WRITTEN PROBLEM:
Copy out the entries word for word, from the line containing "How long is" through the line containing "8.92 meters", both lines included.

MATERIAL TO PROCESS:
====

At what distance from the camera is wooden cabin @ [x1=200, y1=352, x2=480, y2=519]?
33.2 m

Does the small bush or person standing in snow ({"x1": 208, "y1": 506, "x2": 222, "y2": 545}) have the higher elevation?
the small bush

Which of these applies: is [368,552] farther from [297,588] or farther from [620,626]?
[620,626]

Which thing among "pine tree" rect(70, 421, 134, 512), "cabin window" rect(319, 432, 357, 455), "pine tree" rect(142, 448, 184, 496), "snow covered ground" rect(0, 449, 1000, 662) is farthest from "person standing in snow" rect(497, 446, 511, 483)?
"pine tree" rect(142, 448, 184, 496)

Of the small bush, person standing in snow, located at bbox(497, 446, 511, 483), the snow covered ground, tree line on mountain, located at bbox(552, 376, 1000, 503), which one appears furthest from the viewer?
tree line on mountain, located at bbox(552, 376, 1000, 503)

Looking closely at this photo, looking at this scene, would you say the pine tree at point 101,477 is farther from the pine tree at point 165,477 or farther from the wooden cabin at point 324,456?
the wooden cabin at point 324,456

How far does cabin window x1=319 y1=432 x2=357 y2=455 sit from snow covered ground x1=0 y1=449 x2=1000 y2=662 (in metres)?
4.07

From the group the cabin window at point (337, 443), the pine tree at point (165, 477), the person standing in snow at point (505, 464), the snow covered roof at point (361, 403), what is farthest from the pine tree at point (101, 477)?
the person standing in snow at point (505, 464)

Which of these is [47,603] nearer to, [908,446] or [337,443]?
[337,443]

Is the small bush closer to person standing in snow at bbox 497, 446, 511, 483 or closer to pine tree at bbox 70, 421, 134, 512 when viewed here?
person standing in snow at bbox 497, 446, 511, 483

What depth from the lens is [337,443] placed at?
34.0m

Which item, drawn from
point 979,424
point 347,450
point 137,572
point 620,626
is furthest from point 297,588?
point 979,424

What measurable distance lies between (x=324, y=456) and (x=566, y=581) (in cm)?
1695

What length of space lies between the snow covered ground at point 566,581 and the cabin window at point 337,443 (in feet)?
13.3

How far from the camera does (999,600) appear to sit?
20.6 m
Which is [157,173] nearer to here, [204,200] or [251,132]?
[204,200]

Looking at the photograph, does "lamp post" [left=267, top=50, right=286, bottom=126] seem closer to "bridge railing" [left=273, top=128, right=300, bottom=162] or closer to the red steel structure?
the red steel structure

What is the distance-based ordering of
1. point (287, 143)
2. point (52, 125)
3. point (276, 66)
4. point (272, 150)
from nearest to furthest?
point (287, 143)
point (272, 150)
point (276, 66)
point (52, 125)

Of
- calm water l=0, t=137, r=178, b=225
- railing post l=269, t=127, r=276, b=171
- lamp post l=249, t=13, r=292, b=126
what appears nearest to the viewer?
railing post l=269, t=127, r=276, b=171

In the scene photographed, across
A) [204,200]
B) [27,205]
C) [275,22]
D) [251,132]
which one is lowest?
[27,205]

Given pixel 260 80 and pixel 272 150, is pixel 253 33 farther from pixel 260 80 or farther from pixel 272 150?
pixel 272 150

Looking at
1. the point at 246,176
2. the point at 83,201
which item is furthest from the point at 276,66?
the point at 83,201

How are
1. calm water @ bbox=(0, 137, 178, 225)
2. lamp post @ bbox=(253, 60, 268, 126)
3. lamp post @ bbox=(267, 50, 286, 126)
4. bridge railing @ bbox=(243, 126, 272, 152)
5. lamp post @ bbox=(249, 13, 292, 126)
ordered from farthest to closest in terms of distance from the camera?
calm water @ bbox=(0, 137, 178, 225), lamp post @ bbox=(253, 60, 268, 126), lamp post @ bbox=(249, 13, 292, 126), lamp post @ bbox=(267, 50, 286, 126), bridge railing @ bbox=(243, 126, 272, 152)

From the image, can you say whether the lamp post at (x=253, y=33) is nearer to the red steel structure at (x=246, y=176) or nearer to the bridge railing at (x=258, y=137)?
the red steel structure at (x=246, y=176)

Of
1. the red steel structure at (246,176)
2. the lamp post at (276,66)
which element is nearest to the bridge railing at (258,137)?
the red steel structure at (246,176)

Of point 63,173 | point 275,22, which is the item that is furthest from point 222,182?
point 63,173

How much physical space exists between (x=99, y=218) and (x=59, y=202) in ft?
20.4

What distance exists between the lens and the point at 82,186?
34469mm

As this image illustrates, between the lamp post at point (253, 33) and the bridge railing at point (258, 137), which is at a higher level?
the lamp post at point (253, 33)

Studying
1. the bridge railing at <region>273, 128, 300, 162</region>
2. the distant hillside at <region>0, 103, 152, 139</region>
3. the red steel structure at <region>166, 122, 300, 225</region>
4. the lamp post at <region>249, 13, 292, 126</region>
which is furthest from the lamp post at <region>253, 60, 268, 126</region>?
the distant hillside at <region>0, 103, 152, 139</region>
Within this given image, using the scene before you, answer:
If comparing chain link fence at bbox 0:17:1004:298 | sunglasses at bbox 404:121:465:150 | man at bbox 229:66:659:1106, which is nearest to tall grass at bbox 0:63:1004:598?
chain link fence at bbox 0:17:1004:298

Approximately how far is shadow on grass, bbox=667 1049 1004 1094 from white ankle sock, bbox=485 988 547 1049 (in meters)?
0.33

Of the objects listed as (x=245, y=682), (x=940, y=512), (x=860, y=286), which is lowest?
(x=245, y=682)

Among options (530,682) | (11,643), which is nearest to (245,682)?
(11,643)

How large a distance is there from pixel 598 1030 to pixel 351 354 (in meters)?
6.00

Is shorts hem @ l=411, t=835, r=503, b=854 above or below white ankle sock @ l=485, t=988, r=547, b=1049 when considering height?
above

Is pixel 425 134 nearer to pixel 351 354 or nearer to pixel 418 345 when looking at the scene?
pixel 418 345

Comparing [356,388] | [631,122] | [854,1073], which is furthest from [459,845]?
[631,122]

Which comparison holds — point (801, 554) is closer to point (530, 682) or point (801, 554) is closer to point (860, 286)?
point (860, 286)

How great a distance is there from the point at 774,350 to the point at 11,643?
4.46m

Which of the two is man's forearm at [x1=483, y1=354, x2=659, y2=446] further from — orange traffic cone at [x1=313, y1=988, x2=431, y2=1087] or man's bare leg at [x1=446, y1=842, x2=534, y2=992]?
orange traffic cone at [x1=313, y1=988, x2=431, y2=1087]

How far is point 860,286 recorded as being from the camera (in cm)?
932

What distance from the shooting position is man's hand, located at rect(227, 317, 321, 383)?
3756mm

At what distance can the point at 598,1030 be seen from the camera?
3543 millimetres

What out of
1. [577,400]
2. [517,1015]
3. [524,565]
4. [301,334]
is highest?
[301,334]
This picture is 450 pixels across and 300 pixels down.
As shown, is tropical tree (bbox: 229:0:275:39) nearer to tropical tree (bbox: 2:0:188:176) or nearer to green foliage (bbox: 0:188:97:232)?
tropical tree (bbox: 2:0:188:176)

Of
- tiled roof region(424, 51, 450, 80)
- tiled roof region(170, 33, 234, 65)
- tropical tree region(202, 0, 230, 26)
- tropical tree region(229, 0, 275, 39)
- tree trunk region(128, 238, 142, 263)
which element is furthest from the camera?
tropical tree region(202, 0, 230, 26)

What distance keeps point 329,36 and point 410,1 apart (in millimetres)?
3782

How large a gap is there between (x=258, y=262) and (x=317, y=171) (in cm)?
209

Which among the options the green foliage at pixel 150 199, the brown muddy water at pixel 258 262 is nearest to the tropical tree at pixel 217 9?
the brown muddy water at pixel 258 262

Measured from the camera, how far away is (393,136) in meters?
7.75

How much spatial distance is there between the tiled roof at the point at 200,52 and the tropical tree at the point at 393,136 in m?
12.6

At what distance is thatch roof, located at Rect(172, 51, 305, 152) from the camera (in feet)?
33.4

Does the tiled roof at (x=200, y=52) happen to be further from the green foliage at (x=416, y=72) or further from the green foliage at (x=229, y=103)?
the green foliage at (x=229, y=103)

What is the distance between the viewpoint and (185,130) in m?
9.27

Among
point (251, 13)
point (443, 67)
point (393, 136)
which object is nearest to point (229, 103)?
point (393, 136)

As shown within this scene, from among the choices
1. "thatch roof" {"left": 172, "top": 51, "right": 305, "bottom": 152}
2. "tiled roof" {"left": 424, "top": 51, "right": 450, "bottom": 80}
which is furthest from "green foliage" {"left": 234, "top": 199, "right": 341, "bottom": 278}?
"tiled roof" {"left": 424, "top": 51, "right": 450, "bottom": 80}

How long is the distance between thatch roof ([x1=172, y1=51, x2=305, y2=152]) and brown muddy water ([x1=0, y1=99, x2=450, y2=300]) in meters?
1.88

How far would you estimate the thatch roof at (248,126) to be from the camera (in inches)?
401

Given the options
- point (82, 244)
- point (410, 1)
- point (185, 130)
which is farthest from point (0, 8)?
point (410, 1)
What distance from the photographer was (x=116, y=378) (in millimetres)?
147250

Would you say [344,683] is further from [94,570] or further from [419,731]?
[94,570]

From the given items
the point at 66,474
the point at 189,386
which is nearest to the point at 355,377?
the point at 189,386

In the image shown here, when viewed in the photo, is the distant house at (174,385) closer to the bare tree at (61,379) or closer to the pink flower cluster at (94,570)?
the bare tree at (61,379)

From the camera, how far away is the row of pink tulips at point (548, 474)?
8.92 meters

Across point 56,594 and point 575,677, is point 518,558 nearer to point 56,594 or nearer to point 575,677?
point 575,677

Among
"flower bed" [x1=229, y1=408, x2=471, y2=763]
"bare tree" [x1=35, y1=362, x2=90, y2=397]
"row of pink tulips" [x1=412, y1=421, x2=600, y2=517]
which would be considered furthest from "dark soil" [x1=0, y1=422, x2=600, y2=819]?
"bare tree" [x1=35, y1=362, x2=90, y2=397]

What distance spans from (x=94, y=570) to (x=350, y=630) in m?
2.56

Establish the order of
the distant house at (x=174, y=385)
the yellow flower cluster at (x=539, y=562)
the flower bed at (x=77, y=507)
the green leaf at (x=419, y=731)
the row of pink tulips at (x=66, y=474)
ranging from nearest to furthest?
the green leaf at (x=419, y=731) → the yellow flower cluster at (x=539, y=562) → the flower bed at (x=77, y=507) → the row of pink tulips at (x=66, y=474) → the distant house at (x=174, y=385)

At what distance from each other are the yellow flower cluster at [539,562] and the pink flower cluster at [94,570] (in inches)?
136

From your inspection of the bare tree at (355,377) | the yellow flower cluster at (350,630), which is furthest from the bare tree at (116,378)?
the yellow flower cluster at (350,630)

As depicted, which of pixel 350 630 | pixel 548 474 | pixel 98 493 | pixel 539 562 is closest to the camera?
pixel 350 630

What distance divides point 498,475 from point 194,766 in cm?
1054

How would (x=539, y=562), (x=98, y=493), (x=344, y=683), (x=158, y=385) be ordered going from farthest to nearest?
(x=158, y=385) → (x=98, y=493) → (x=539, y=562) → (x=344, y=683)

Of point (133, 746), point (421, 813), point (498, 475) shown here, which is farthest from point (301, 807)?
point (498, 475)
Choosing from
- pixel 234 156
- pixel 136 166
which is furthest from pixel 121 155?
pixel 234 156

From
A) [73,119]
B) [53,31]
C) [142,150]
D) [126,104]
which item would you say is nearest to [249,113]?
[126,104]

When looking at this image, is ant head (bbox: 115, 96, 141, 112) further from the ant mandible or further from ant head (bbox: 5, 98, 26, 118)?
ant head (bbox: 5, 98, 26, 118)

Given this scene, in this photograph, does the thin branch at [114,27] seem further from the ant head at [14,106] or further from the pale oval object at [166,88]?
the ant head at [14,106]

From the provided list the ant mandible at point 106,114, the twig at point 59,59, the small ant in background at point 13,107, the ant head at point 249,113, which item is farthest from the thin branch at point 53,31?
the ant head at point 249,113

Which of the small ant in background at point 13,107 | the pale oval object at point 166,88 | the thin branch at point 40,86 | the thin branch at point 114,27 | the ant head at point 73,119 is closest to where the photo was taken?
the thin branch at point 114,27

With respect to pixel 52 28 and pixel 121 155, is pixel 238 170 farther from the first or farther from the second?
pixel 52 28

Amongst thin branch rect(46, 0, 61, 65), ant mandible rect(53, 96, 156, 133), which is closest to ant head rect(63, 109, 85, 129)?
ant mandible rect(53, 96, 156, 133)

====

TASK SOLUTION:
How long is the distance between thatch roof ([x1=172, y1=51, x2=305, y2=152]) and brown muddy water ([x1=0, y1=99, x2=450, y2=300]) in meters?
1.88

How far would you estimate the thatch roof at (248,126) to be from the camera (in inches)?
401

Given the options
- point (82, 244)
- point (410, 1)
- point (185, 130)
which is farthest from point (0, 8)?
point (410, 1)
What distance from the photographer was (x=116, y=378) (in millimetres)?
147250

Would you say [344,683] is further from [94,570] or further from [419,731]?
[94,570]

From the given items
the point at 66,474
the point at 189,386
which is nearest to the point at 355,377?
the point at 189,386

In the image shown here, when viewed in the photo, is the distant house at (174,385) closer to the bare tree at (61,379) or closer to the pink flower cluster at (94,570)?
the bare tree at (61,379)

From the camera, how far away is the row of pink tulips at point (548, 474)?
8.92 meters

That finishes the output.